The Scottish Mail on Sunday

Wenger wonders enjoy demolition derby

ARSENAL 3 CHELSEA 0

- By Rob Draper

IF there was a better way to celebrate the 20th anniversar­y of Arsene Wenger at Arsenal, then it is hard to imagine what it would have entailed. Maybe a result such as this against a Chelsea team managed by Jose Mourinho would have topped yesterday. It is true that for much of the last 10 years, they have played like a shadow of the teams he produced in his first 10. But yesterday was like a throwback to the happy days of Highbury; as though this team wanted to remind him of that glorious past. Nothing has illustrate­d the difference between the two Wenger decades more than their results against Chelsea. In the first, the Blues couldn’t get close to them in league clashes, but having overcome Arsenal so decisively in the 2005-06 season, it has seemed as though they would never

relinquish their control.

Yesterday was a role reversal. There was the slow, disjointed side conceding space at the back and unable to defend counter-attacks. And there was the more aggressive and hungrier side ready to pounce on such weaknesses. In short, all the ingredient­s of an Arsenal-Chelsea match, just with the identities switched.

Alexis Sanchez led the way, not just with his finishing and assists.

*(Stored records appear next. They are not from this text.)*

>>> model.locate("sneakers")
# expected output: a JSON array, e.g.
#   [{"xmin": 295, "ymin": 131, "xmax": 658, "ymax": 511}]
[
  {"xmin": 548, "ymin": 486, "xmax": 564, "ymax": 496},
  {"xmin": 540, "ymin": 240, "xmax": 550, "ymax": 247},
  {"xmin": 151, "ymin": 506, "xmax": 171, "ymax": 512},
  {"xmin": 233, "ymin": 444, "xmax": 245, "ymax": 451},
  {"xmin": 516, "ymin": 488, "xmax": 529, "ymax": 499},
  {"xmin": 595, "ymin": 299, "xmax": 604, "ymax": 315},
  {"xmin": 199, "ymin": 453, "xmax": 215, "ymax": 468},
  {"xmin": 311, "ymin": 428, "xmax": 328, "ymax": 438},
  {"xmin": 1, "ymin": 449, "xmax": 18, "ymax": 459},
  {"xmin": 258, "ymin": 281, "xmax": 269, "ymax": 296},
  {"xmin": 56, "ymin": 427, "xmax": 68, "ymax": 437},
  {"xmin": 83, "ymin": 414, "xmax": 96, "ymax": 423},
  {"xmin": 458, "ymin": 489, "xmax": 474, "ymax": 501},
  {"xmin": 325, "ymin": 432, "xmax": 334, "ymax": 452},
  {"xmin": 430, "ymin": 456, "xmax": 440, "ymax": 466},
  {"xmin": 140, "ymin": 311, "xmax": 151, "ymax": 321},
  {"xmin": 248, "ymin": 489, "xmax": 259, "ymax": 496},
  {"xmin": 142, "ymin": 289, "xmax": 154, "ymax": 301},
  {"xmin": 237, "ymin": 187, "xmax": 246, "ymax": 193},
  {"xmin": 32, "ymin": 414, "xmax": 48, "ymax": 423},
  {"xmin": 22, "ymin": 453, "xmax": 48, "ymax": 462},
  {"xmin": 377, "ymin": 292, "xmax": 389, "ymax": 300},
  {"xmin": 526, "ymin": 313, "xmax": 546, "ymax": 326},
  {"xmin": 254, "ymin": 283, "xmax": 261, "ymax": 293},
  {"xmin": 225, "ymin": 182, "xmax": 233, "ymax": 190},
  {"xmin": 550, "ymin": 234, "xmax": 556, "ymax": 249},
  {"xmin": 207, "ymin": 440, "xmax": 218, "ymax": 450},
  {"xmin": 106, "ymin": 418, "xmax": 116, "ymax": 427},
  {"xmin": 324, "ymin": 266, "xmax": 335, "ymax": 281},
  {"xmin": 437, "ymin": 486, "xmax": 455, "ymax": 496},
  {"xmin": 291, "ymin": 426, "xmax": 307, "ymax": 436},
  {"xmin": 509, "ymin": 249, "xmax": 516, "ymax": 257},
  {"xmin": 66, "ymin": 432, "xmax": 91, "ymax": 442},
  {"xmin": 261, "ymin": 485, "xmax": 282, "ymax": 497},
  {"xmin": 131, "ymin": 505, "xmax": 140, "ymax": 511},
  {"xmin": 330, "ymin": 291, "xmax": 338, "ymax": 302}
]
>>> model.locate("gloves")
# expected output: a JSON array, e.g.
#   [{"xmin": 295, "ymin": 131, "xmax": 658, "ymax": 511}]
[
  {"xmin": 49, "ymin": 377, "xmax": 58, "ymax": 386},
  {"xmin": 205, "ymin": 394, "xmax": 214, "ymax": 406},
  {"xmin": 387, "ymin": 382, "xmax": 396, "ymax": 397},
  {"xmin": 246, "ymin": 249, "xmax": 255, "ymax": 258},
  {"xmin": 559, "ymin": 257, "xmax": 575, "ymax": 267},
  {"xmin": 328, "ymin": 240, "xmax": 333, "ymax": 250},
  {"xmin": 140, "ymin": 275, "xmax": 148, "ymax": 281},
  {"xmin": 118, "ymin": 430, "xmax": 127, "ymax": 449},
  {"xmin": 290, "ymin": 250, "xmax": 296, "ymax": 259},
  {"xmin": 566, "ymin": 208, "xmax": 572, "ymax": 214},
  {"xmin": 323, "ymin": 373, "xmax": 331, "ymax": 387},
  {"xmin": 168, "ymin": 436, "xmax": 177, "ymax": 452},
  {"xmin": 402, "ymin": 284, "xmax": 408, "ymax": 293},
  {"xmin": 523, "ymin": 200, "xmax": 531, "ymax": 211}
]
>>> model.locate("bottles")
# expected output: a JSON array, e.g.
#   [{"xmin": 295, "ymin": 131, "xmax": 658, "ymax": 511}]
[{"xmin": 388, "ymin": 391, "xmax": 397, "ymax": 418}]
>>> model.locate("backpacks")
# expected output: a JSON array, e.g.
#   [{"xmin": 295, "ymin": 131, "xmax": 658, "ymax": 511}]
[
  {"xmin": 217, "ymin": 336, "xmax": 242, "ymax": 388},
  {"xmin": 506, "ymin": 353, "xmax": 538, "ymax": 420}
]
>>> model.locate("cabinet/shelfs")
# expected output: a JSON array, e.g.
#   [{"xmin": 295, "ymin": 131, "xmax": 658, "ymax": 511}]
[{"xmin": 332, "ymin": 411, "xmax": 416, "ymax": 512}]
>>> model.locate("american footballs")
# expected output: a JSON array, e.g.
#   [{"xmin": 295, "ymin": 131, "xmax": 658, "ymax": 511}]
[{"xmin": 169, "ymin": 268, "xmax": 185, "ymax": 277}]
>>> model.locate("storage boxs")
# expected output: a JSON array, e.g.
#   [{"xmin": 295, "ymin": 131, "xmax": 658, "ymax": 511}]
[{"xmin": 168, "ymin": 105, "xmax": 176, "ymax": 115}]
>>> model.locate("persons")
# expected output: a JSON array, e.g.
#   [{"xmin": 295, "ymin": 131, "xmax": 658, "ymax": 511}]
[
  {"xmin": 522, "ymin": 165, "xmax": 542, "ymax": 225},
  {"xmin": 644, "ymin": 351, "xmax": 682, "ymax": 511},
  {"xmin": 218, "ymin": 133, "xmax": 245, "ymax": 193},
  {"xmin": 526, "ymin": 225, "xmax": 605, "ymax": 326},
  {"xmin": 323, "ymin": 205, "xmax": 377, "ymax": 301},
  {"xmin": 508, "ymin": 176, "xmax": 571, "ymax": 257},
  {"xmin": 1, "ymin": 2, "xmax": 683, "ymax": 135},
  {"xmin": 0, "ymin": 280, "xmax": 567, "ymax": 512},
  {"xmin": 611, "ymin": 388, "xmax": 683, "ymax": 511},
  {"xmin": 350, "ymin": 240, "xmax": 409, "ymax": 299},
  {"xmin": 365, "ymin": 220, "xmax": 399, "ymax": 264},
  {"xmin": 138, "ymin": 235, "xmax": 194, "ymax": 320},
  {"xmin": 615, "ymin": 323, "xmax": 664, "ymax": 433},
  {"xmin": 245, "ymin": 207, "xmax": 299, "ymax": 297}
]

He was outstandin­g.

For Gary Cahill, it has been a miserable start to the season. When Branislav Ivanovic rolled the ball back to him on 10 minutes, Sanchez was on to him. He forced the mistake, robbing the ball and advancing on goal before chipping over Thibaut Courtois.

Arsenal scented blood and looked in the mood to extract it.

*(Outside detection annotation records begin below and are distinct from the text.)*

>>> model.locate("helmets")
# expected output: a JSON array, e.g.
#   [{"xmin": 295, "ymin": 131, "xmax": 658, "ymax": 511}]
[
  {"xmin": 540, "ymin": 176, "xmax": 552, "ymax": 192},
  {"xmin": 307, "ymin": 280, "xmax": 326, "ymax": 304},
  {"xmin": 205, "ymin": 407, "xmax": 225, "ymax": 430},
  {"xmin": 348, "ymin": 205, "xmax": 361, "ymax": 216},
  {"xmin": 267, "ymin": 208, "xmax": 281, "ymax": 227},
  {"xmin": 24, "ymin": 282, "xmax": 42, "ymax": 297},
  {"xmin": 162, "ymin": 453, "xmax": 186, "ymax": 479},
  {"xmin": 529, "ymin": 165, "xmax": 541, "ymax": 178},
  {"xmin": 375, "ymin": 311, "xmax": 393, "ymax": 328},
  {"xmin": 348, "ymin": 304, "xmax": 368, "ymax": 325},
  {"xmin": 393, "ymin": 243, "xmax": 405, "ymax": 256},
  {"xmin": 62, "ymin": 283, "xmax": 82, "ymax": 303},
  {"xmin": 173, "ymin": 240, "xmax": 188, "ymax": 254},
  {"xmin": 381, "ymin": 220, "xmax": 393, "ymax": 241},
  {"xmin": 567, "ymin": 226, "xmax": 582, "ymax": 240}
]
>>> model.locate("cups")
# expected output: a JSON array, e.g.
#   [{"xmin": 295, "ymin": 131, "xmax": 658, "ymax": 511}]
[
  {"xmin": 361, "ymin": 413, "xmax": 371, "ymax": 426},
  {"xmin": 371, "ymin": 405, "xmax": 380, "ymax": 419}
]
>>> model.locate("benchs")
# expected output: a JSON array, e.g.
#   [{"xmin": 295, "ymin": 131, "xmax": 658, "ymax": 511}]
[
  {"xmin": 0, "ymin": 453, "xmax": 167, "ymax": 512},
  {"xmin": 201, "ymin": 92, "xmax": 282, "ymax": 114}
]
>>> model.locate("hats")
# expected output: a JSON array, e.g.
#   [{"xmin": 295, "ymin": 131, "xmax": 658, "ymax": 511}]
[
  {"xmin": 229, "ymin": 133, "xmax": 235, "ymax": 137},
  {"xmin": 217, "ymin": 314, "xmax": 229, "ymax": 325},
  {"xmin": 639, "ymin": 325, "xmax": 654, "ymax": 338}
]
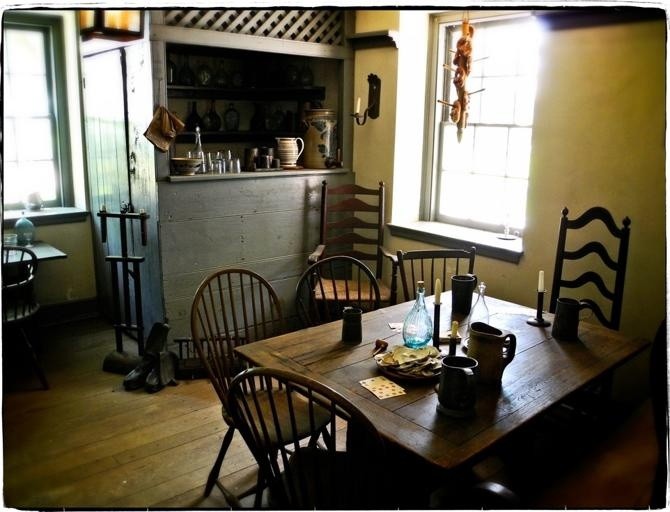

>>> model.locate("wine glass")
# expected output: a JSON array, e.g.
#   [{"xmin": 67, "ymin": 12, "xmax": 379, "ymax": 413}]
[{"xmin": 23, "ymin": 232, "xmax": 34, "ymax": 248}]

They moved the ball crisply, Alex Iwobi at the heart of the move in the 14th minute which pulled Chelsea one way, then the other. The upshot was that, with neither Eden Hazard back-tracking nor Cesar Azpilicuet­a in position, Hector Bellerin was fed by Iwobi, pulled the ball back and Theo Walcott converted.

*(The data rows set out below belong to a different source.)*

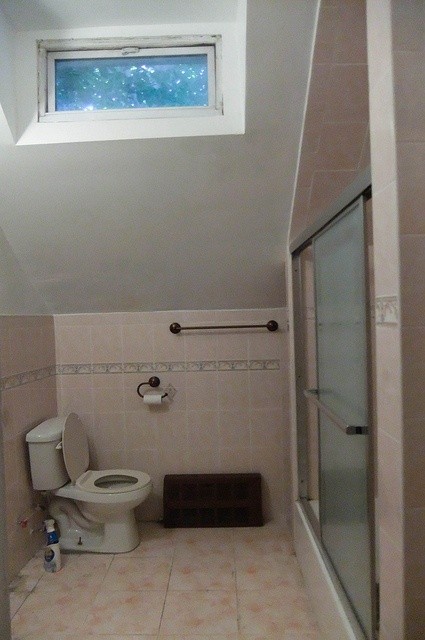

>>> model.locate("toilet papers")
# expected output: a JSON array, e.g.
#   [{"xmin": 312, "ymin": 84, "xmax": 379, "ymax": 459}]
[{"xmin": 143, "ymin": 394, "xmax": 163, "ymax": 405}]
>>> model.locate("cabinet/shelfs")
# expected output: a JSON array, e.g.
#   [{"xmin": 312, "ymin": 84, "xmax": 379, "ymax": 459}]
[{"xmin": 161, "ymin": 472, "xmax": 264, "ymax": 529}]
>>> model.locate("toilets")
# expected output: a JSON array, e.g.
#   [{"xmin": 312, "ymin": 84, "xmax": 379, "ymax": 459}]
[{"xmin": 26, "ymin": 412, "xmax": 152, "ymax": 554}]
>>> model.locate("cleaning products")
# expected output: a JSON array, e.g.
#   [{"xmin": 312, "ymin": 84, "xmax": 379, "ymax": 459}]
[{"xmin": 42, "ymin": 519, "xmax": 61, "ymax": 572}]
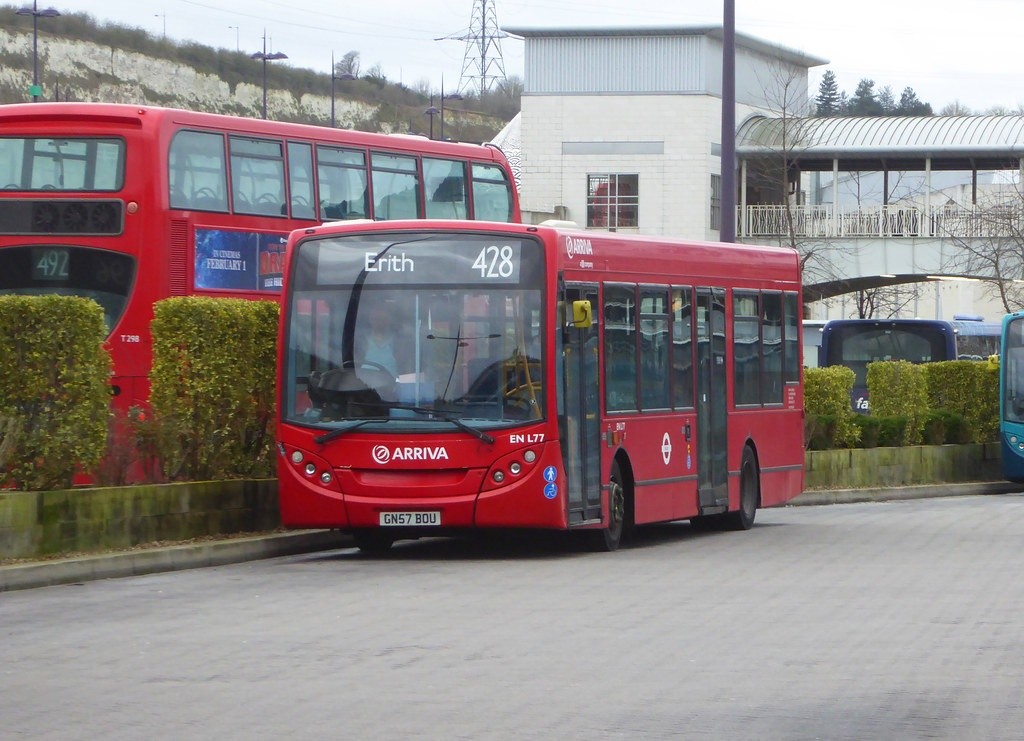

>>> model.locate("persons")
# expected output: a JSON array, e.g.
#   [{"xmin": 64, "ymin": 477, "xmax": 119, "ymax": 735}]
[{"xmin": 354, "ymin": 305, "xmax": 418, "ymax": 373}]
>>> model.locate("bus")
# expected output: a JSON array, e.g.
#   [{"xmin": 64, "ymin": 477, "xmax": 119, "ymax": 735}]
[
  {"xmin": 0, "ymin": 102, "xmax": 522, "ymax": 491},
  {"xmin": 819, "ymin": 315, "xmax": 1020, "ymax": 414},
  {"xmin": 276, "ymin": 220, "xmax": 806, "ymax": 552},
  {"xmin": 1000, "ymin": 311, "xmax": 1024, "ymax": 483}
]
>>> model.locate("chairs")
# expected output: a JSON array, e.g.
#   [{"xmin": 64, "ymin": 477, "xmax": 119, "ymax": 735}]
[{"xmin": 170, "ymin": 184, "xmax": 327, "ymax": 218}]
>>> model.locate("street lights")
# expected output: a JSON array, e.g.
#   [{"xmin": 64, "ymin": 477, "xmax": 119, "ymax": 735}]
[
  {"xmin": 423, "ymin": 88, "xmax": 440, "ymax": 140},
  {"xmin": 15, "ymin": 0, "xmax": 61, "ymax": 103},
  {"xmin": 261, "ymin": 37, "xmax": 272, "ymax": 65},
  {"xmin": 155, "ymin": 14, "xmax": 165, "ymax": 38},
  {"xmin": 250, "ymin": 27, "xmax": 288, "ymax": 120},
  {"xmin": 229, "ymin": 26, "xmax": 239, "ymax": 53}
]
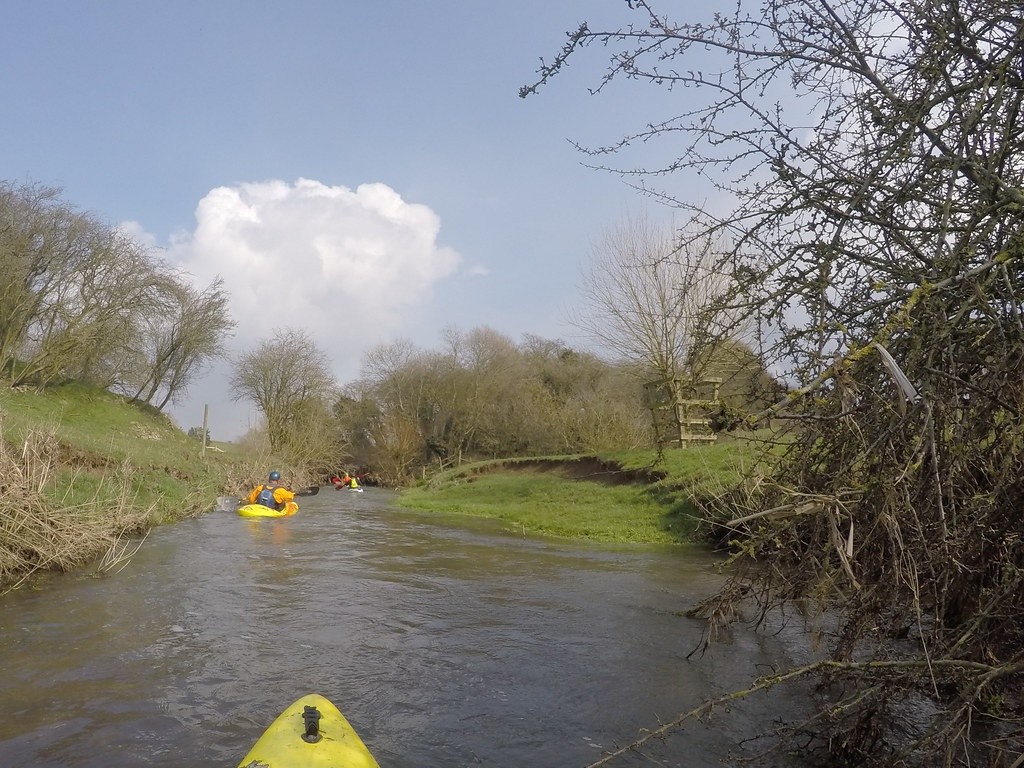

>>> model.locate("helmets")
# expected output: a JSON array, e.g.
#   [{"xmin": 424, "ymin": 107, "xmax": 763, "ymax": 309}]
[{"xmin": 270, "ymin": 472, "xmax": 280, "ymax": 480}]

They were a pack of predators hunting down a weary, weakened opponent.

It wasn’t just the old guard, such as Ivanovic and Nemanja Matic who looked unfit for purpose. N’Golo Kante was ponderous when Mesut Ozil robbed him on 40 minutes and the man who defied running stats for Leicester last season was seen jogging back as the German sprinted away.

Ozil exchanged passes with Sanchez, who perhaps should have shot but returned the ball to his team-mate, who volleyed it into the ground and saw it loop over Courtois, hit the post and rebound in.

If there had been a more potent 45 minutes for Arsenal in Wenger’s recent years, it was hard to recall it.

Even Wenger himself could barely contain his joy afterwards of the first half he witnessed, saying: ‘It was an outstandin­g team performanc­e. We played with spirit and collective pace and movement, always in a positive and committed team way.

‘Ideally, you want the perfect game and you never get it. We got nearly the perfect first half and that is not bad.’

Antonio Conte opted not to make a change at half-time.

It took just one break from Walcott and a cross which Sanchez so nearly connected with to prompt substituti­ons. Marcos Alonso came on for Cesc Fabregas as Chelsea reverted to a back three.

When Iwobi fed Walcott on 68 minutes, and the wide man was denied by Courtois, it was clear further changes were required. Hazard and Willian were sacrificed for Pedro and Michy Batshuayi. Even then, when Pedro did appear to get a chance on goal afterwards as Laurent Koscielny was robbed, Bellerin saved Arsenal.

In truth, it all seemed a little late by then anyway. Arsenal had assumed a dominance more akin to the Double-winning side of 1998 or the Invicibles by that stage of the game. And it’s a long time since they’ve been able to say that; almost 10 years, in fact.